Task objective:
Copy every line of the data below word for word, but leave the pictures out of your answer.

****************************************

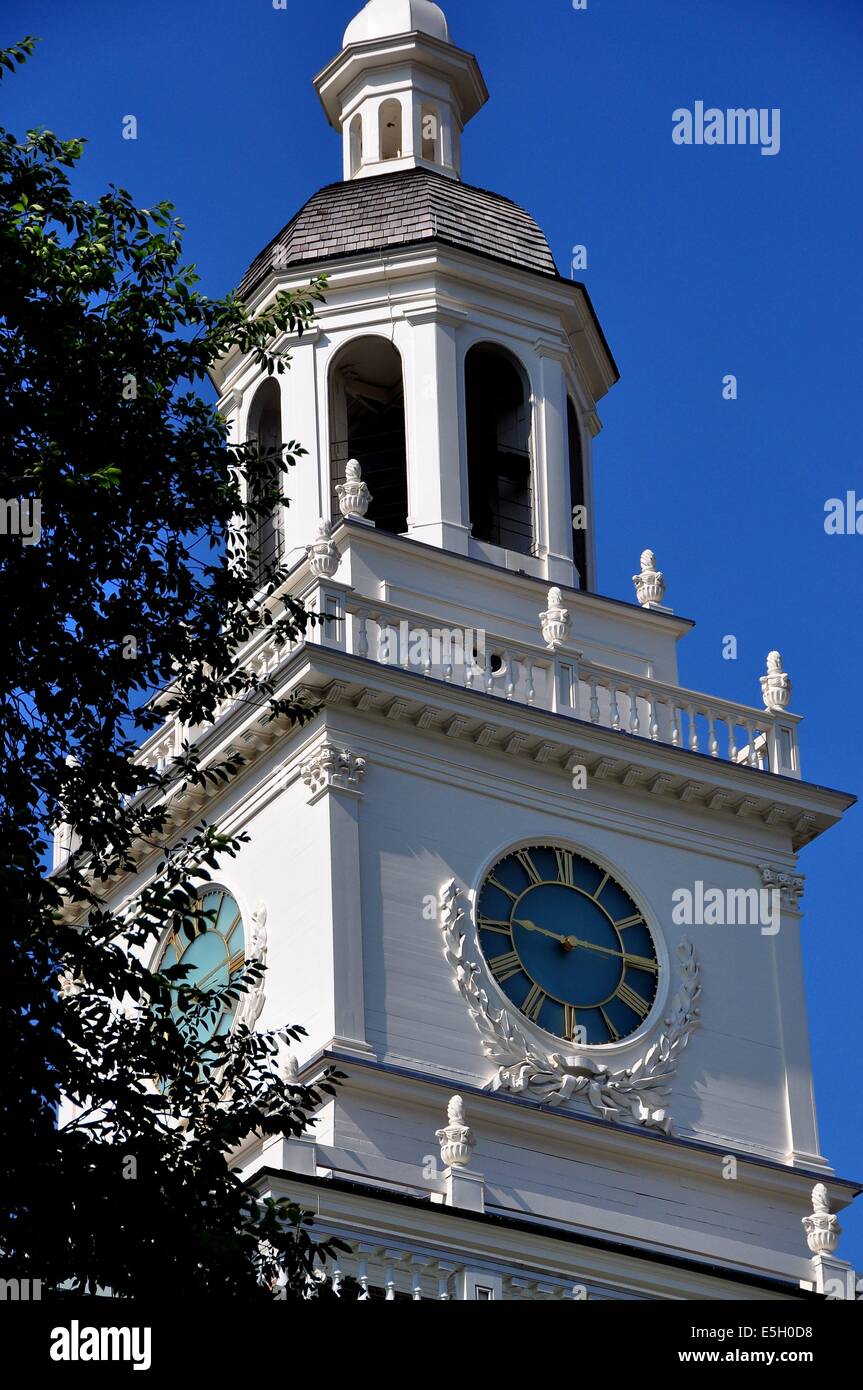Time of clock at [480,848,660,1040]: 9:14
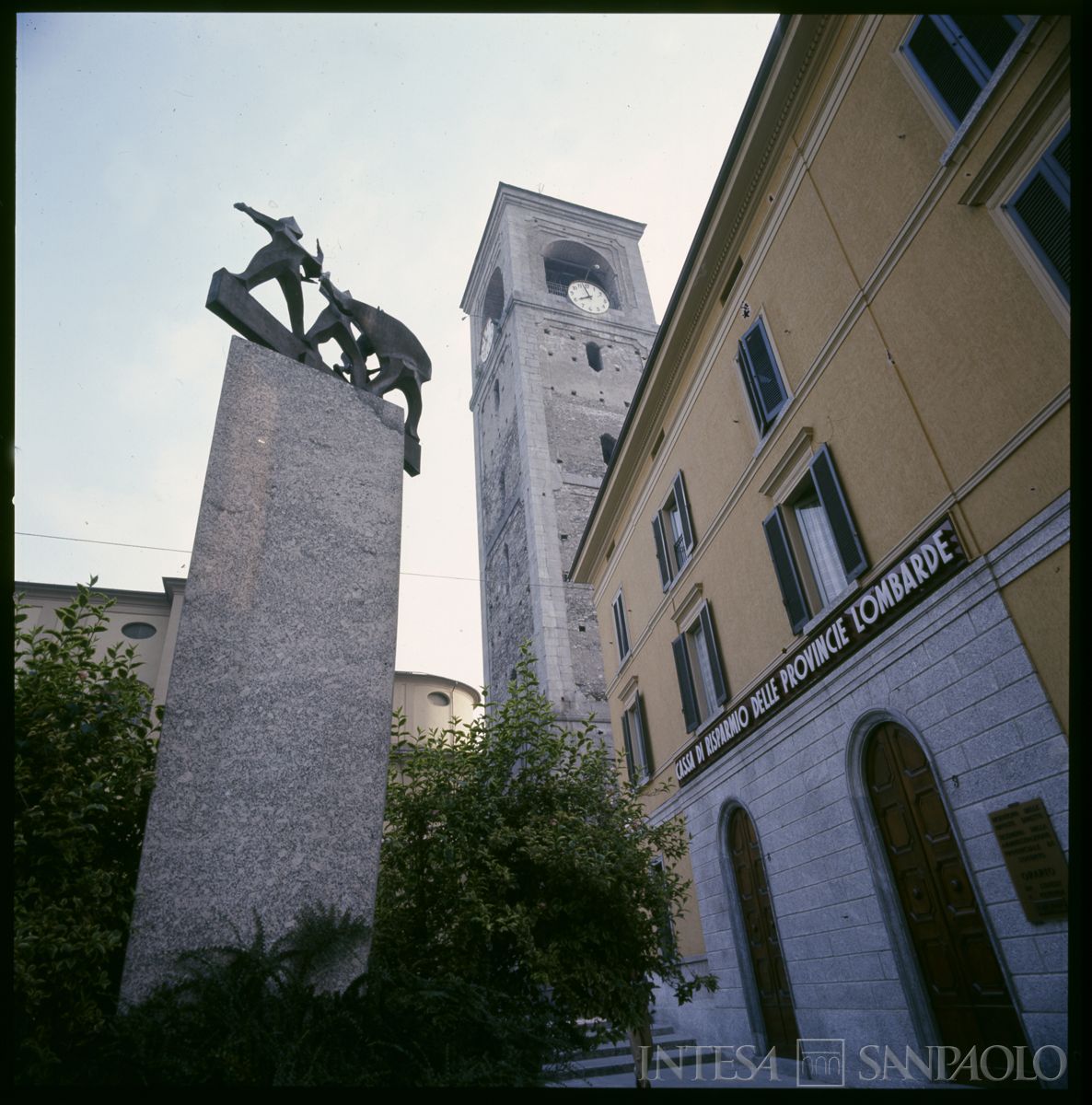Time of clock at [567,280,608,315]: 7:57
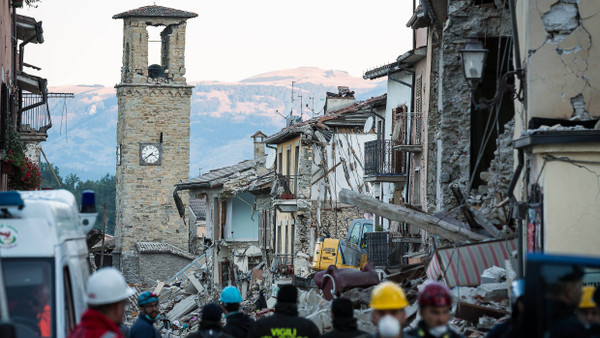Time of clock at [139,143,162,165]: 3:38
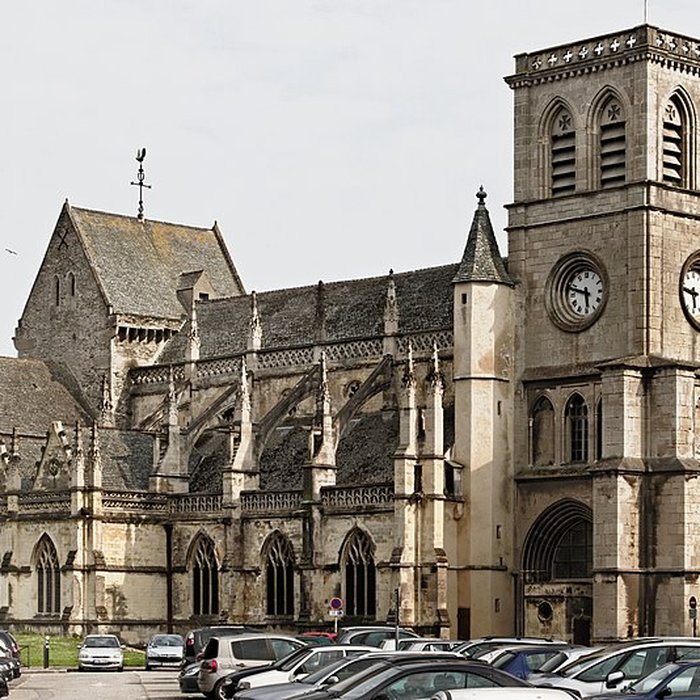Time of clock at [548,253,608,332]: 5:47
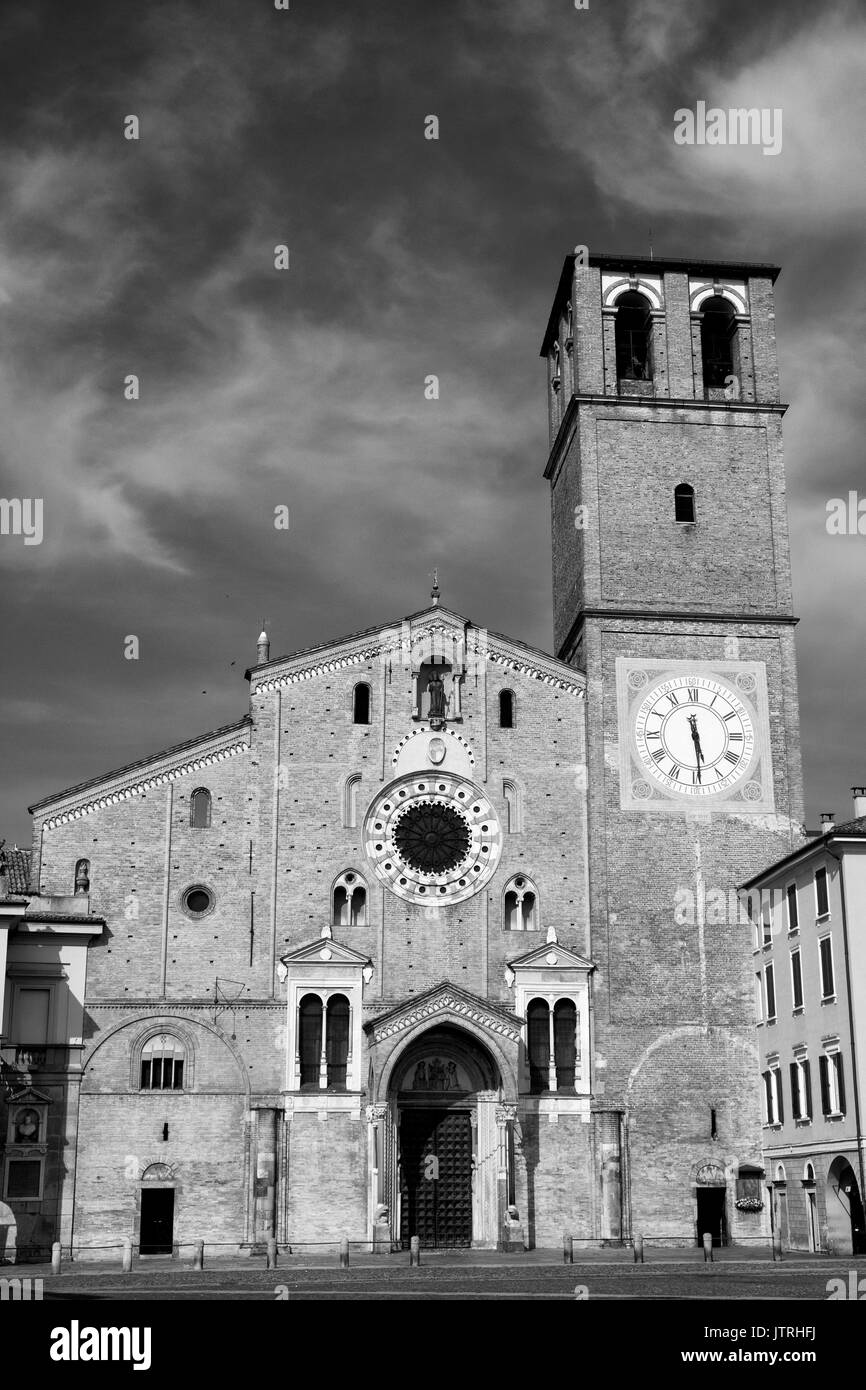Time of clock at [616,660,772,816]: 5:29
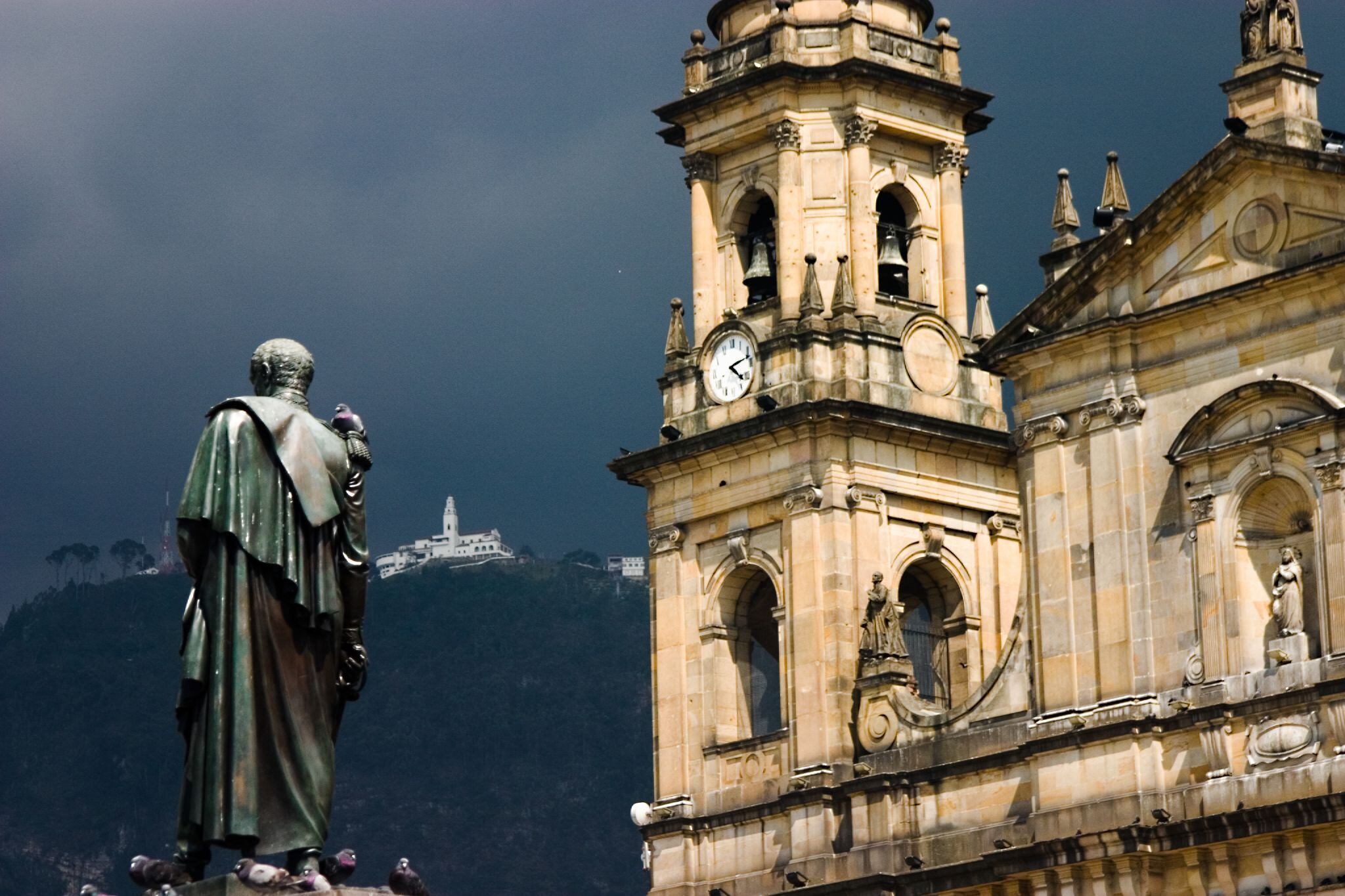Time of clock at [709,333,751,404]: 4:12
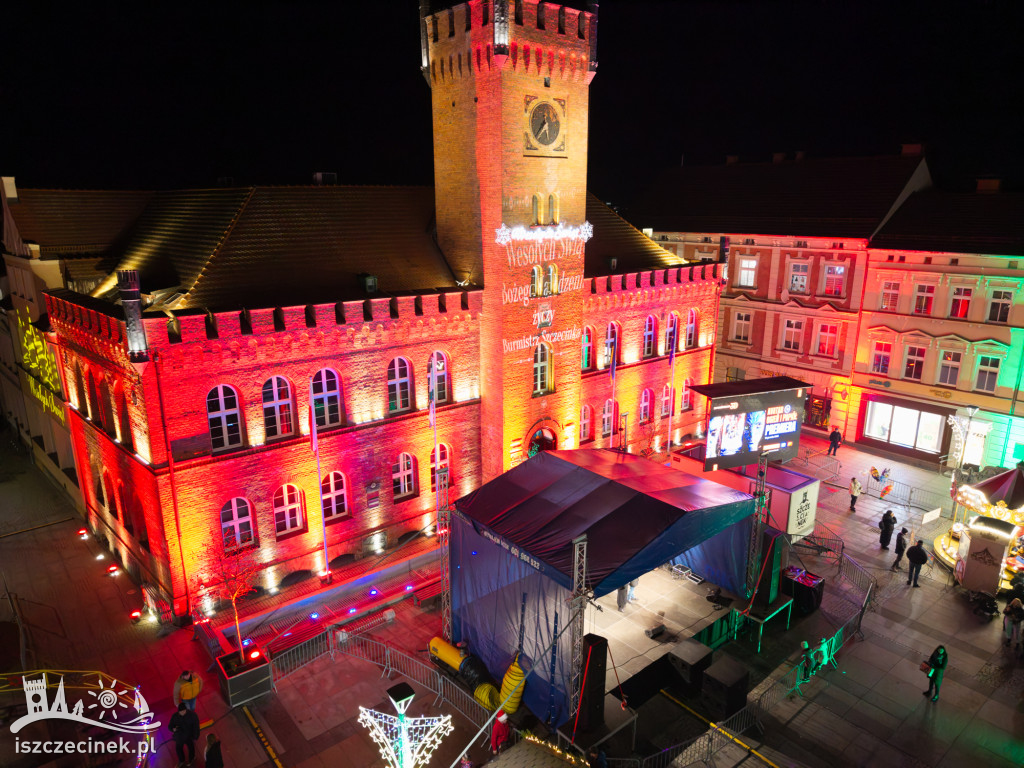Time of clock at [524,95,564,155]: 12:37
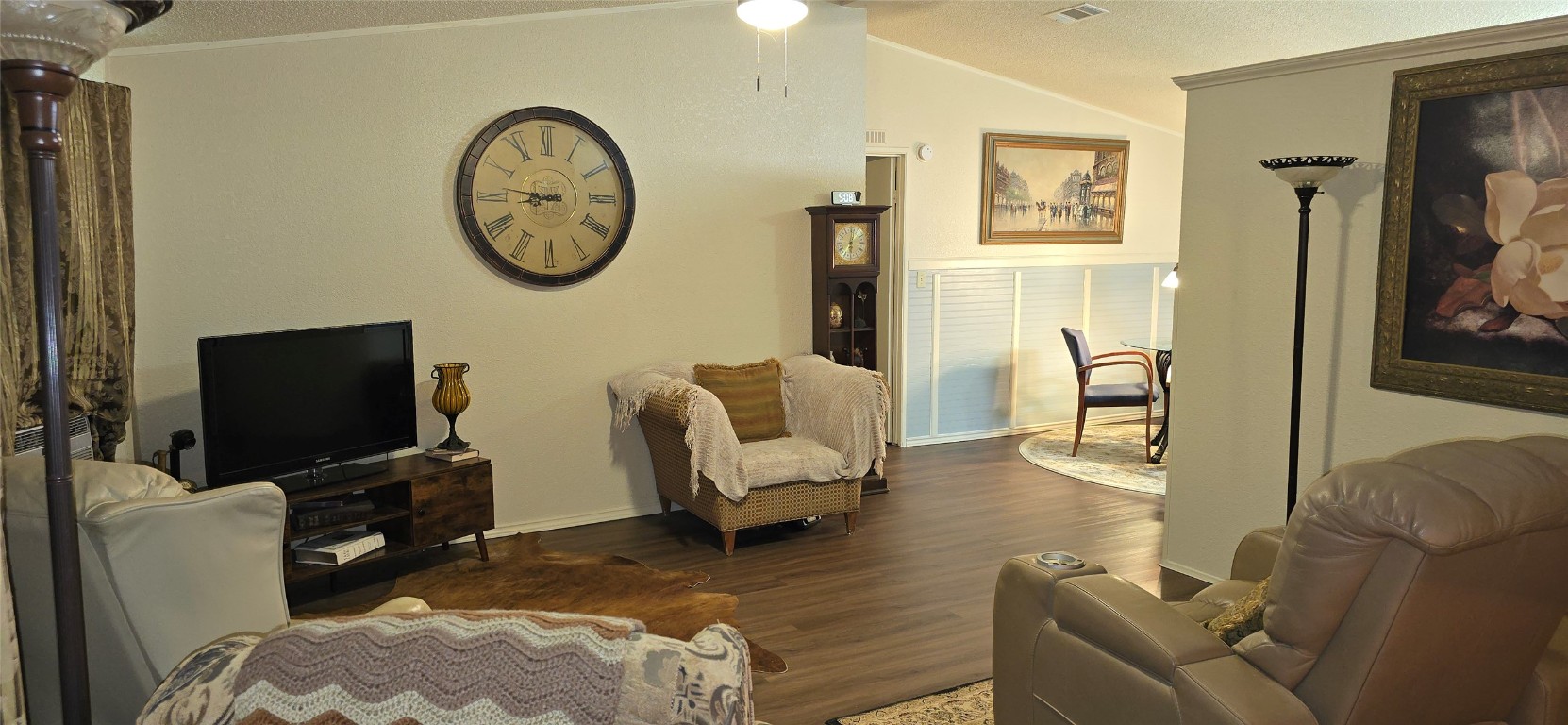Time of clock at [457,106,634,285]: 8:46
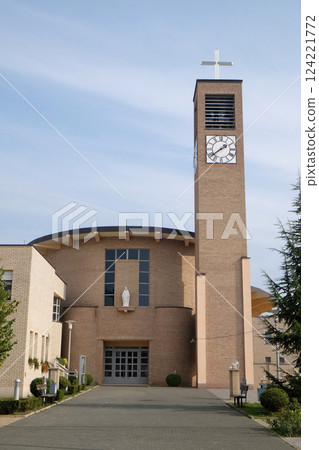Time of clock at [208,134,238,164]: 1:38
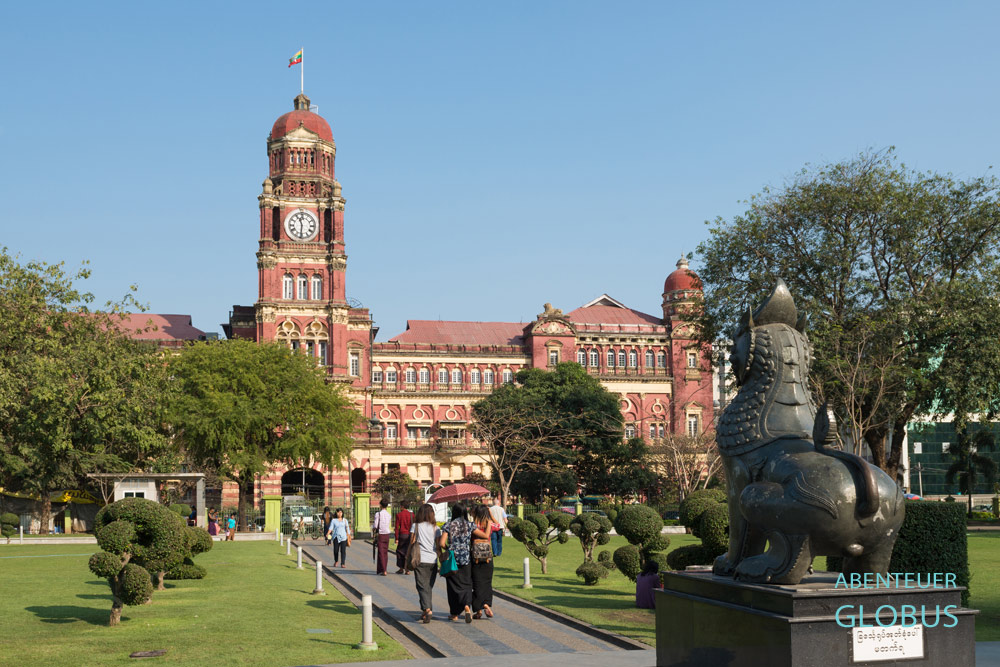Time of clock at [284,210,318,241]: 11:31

****************************************

Answer to this exercise:
Time of clock at [480,848,660,1040]: 9:14
Time of clock at [567,280,608,315]: 7:57
Time of clock at [139,143,162,165]: 3:38
Time of clock at [548,253,608,332]: 5:47
Time of clock at [616,660,772,816]: 5:29
Time of clock at [709,333,751,404]: 4:12
Time of clock at [524,95,564,155]: 12:37
Time of clock at [457,106,634,285]: 8:46
Time of clock at [208,134,238,164]: 1:38
Time of clock at [284,210,318,241]: 11:31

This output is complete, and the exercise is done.